--- Task description ---
When you come to the line with "scientific name: Otospermophilus beecheyi", begin repeating; continue exactly through the final line of the records and include nothing from before.

--- Source records ---

┄┄┄┄┄┄

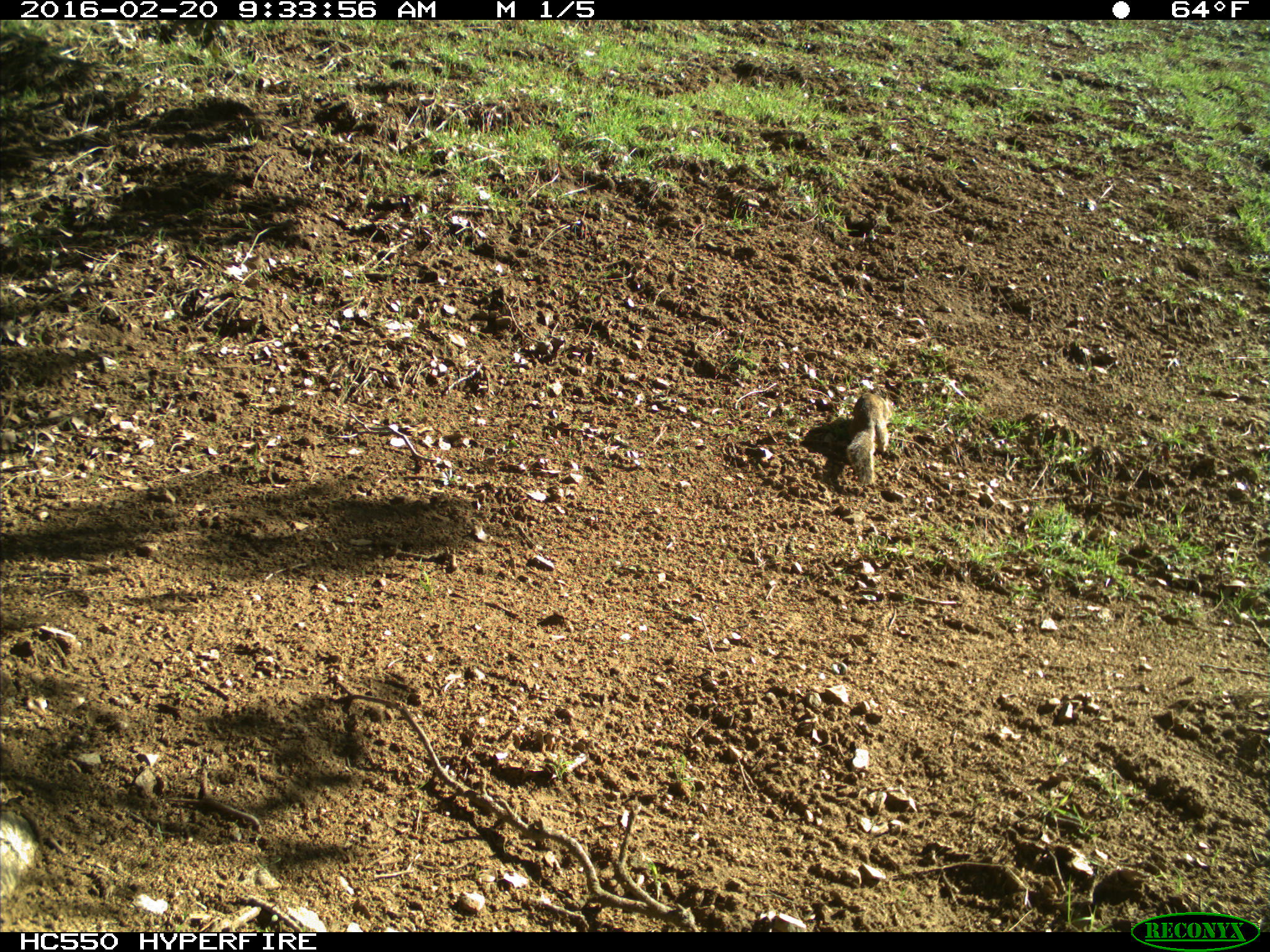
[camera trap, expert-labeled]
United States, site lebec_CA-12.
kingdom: Animalia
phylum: Chordata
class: Mammalia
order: Rodentia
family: Sciuridae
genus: Otospermophilus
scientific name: Otospermophilus beecheyi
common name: california ground squirrel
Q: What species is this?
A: Otospermophilus beecheyi (california ground squirrel).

┄┄┄┄┄┄

--- Output ---
scientific name: Otospermophilus beecheyi
common name: california ground squirrel
Q: What species is this?
A: Otospermophilus beecheyi (california ground squirrel).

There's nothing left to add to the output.